*Given exercise*: Reproduce the material word for word, from the line containing "What is your" through the end, both ends included.

*Given entries*:
● ● ● ● ●

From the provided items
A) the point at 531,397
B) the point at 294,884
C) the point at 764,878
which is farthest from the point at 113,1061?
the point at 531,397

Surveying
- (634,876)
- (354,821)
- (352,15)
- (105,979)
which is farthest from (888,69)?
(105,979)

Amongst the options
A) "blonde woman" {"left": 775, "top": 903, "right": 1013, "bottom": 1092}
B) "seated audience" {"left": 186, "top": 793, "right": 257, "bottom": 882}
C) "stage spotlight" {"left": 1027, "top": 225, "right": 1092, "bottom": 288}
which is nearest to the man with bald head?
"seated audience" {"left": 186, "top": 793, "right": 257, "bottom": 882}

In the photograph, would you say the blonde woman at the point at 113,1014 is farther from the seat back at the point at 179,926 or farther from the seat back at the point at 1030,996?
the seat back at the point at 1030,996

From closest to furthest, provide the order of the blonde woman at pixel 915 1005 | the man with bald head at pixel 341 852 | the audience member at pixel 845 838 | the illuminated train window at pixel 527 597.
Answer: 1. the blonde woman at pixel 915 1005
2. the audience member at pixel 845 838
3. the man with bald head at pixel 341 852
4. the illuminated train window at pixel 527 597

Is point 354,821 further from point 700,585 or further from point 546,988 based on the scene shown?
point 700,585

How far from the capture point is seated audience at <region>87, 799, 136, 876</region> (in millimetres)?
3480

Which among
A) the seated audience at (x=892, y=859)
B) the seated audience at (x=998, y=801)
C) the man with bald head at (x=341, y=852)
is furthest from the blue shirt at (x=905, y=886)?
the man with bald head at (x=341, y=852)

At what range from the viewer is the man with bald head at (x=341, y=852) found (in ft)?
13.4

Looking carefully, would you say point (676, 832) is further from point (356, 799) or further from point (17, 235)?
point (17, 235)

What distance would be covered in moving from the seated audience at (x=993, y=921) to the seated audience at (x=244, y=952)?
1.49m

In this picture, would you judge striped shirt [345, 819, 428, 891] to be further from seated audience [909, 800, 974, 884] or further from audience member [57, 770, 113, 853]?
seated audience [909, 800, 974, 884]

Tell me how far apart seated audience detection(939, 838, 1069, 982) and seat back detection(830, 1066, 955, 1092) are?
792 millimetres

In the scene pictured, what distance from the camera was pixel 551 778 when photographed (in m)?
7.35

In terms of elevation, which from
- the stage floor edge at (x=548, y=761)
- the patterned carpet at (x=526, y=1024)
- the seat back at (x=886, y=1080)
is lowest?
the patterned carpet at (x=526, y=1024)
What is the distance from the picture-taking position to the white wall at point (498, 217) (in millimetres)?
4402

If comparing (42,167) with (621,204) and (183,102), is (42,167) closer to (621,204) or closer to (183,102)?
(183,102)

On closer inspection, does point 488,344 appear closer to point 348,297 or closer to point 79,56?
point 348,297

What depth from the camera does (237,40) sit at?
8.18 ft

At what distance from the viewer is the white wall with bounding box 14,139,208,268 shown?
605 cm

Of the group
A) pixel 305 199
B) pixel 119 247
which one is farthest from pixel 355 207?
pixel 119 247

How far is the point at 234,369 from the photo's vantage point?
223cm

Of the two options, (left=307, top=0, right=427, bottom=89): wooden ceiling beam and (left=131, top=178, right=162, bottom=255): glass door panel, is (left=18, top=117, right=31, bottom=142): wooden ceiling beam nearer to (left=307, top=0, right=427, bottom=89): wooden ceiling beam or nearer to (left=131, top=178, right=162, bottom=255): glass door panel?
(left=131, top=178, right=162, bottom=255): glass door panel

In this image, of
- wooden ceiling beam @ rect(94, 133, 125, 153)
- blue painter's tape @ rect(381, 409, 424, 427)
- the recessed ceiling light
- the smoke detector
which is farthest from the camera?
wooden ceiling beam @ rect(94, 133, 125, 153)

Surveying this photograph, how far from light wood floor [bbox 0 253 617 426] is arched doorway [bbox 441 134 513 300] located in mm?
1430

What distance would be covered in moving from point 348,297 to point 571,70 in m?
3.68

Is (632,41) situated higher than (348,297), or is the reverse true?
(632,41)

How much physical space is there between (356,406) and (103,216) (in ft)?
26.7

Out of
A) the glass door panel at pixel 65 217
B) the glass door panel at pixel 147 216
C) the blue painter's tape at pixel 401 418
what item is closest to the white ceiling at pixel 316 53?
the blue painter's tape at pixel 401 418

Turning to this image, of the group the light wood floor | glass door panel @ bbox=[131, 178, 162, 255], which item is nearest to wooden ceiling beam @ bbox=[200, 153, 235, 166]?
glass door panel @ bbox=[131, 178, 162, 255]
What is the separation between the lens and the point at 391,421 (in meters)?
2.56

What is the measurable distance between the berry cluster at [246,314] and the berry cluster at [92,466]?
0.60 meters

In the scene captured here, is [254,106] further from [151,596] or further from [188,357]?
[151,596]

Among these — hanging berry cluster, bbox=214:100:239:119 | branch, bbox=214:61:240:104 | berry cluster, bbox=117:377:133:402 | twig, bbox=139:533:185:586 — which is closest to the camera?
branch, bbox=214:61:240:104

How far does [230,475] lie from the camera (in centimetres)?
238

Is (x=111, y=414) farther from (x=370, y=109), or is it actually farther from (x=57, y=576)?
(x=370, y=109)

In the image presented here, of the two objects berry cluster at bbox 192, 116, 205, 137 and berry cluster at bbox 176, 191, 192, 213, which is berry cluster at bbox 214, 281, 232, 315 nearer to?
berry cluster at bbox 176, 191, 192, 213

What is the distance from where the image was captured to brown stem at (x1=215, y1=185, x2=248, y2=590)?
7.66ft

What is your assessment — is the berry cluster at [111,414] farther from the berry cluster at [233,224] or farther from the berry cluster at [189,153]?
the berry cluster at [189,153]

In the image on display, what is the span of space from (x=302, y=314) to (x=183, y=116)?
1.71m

● ● ● ● ●

*Result for this task*:
What is your assessment — is the berry cluster at [111,414] farther from the berry cluster at [233,224] or farther from the berry cluster at [189,153]?
the berry cluster at [189,153]

In the image on display, what is the span of space from (x=302, y=314) to (x=183, y=116)?
1.71m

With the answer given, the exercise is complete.